CNN and You-Tube team up tonight at 8 ET in St. Petersburg, FL, to hold the second debate among potential candidates for President of the United States. The Democrats did it in July, fielding digitally recorded questions from average American citizens, and now the Republicans gets their chance. Most likely, they'll learn the same thing.
Namely, that democracy is a fabulous concept, if not for all those... people.
The best thing about the Internet revolution is the way anything and everything can be recorded and distributed from the bottom up. In the political arena, this means George Allen can lose a senatorial election because footage of him calling someone "Macaca" becomes a viral video, then makes the news, then derails Allen's career.
Allen might have been one of the Republican candidates vying for president on tonight's CNN/YouTube debate - if not for what YouTube has done to him already.

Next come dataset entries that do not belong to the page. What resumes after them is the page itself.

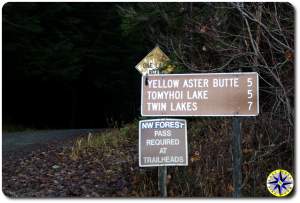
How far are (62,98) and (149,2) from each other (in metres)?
19.6

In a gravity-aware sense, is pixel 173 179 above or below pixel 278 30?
below

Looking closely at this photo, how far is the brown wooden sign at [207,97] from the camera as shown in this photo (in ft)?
19.6

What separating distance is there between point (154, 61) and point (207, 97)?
4.24 meters

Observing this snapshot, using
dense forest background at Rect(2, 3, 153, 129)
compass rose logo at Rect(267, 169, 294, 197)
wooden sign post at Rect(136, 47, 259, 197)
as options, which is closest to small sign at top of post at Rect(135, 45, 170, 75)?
wooden sign post at Rect(136, 47, 259, 197)

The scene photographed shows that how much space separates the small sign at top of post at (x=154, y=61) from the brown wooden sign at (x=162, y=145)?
85.0 inches

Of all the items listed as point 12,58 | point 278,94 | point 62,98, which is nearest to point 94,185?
point 278,94

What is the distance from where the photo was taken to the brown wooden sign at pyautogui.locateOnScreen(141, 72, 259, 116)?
5984 mm

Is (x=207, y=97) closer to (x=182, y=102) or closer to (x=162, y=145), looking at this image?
(x=182, y=102)

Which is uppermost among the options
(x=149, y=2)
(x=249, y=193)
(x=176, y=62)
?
(x=149, y=2)

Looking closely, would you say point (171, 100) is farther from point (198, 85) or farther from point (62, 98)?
point (62, 98)

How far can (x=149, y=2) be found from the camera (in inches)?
360

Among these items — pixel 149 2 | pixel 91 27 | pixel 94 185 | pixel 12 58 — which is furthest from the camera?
pixel 91 27

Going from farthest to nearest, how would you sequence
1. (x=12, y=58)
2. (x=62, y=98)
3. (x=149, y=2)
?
(x=62, y=98)
(x=12, y=58)
(x=149, y=2)

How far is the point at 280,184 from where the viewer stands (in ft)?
20.4
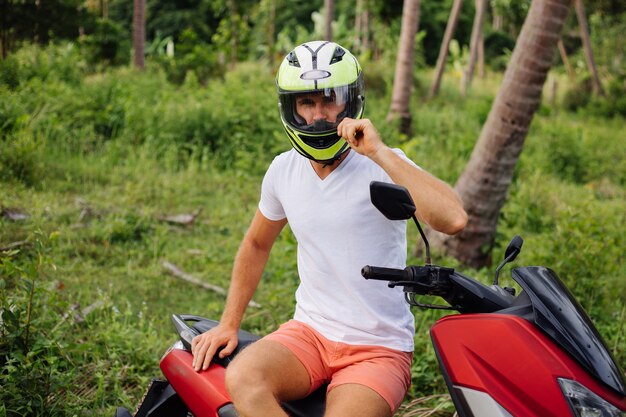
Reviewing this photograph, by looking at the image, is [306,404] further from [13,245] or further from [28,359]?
[13,245]

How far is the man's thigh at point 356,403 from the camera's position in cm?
221

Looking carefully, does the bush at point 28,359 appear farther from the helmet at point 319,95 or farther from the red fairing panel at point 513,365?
the red fairing panel at point 513,365

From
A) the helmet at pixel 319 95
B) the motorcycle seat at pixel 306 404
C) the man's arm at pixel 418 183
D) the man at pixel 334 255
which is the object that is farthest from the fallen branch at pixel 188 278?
the man's arm at pixel 418 183

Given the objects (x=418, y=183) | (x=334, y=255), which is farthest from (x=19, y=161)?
(x=418, y=183)

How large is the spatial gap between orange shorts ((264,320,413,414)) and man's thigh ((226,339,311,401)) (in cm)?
4

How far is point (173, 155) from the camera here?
8617 millimetres

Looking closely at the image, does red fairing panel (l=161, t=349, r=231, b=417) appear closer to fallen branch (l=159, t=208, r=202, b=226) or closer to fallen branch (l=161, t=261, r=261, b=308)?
fallen branch (l=161, t=261, r=261, b=308)

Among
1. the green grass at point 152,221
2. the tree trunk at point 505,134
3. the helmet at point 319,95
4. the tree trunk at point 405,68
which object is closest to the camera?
the helmet at point 319,95

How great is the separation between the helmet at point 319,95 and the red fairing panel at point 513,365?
912 mm

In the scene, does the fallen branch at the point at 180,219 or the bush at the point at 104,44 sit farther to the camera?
the bush at the point at 104,44

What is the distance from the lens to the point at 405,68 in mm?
10812

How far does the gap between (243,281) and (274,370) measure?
0.64 metres

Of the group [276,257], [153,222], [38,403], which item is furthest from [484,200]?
[38,403]

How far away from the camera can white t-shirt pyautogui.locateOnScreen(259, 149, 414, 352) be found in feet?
8.28
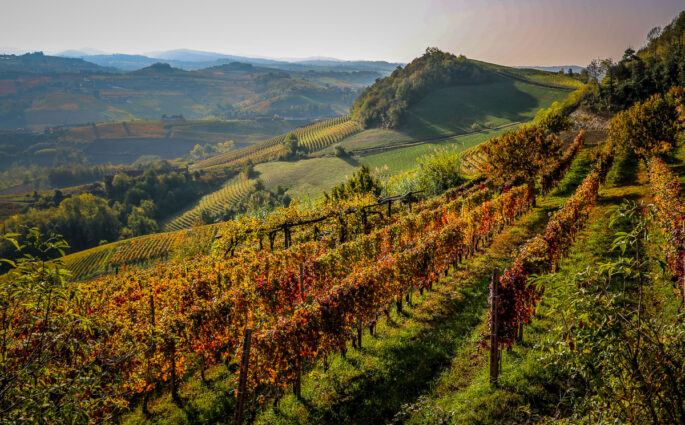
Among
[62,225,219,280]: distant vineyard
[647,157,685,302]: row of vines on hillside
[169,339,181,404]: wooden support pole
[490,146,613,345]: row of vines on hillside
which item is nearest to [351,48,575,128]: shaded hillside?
[62,225,219,280]: distant vineyard

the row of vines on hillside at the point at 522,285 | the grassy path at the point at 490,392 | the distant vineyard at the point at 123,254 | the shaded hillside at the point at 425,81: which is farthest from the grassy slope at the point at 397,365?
the shaded hillside at the point at 425,81

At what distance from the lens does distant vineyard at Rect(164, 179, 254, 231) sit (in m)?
115

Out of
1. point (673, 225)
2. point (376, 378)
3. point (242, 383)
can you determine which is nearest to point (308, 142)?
point (673, 225)

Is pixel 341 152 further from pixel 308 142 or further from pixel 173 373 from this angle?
pixel 173 373

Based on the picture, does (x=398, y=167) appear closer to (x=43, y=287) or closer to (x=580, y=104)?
(x=580, y=104)

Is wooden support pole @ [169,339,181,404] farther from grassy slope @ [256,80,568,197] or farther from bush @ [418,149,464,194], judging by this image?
grassy slope @ [256,80,568,197]

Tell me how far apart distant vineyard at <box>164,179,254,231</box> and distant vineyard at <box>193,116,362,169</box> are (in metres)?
26.0

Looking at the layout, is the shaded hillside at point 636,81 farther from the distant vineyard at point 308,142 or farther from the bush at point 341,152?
the distant vineyard at point 308,142

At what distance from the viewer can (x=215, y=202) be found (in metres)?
123

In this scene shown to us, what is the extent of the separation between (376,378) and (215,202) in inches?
4905

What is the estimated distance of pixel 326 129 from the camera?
172m

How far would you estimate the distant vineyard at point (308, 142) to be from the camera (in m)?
150

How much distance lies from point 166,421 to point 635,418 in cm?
991

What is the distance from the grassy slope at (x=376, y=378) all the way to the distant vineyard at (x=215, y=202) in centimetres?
10986
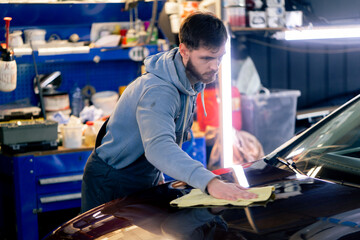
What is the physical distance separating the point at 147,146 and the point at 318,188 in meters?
0.67

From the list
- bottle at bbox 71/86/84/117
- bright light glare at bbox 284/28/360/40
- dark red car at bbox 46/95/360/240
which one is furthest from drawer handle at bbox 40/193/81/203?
bright light glare at bbox 284/28/360/40

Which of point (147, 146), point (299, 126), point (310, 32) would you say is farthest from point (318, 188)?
point (299, 126)

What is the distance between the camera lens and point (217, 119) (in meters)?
5.00

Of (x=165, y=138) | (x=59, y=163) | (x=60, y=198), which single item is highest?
(x=165, y=138)

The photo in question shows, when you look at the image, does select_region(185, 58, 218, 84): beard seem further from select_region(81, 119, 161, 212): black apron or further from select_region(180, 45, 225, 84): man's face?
select_region(81, 119, 161, 212): black apron

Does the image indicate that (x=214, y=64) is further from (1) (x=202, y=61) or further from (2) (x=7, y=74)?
(2) (x=7, y=74)

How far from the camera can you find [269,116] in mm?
5340

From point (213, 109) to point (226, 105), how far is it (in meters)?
0.62

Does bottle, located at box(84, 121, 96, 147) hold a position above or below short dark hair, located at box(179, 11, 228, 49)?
below

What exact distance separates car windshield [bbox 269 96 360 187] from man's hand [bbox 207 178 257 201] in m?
0.42

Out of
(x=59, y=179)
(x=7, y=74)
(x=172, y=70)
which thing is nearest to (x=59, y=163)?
(x=59, y=179)

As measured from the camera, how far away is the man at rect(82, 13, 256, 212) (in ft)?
6.54

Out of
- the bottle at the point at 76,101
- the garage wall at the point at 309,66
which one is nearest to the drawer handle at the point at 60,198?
the bottle at the point at 76,101

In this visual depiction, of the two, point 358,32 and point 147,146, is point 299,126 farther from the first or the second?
point 147,146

The worst thing about the Internet revolution, though, is that just because every voice can be heard, that doesn't mean every voice is worth listening to. The more people speak at the same time, the more it becomes an electronic tower of Babel, or at least babble - and the harder it is for worthwhile voices to be heard above the din.
When the Democrats had their shot at this CNN/YouTube debate experiment, CNN's Anderson Cooper was there mostly to moderate, ask follow-up questions and shuffle through the selected, recorded questions by YouTube users. Getting a question abut health care or insurance is more potent when it comes from a dying patient - and demands a different, less general and evasive type of answer.
But in July, when "regular people" were selected from the audience attending the debate, and asked not only to pose questions, but to offer their opinions of the answers, the results were deadly time-wasters. Tonight's debate may do a lot for YouTube - in one sense, it's a two-hour infomercial luring new viewers to the site - but it's not yet clear, by any means, what YouTube is doing to, or for, our country.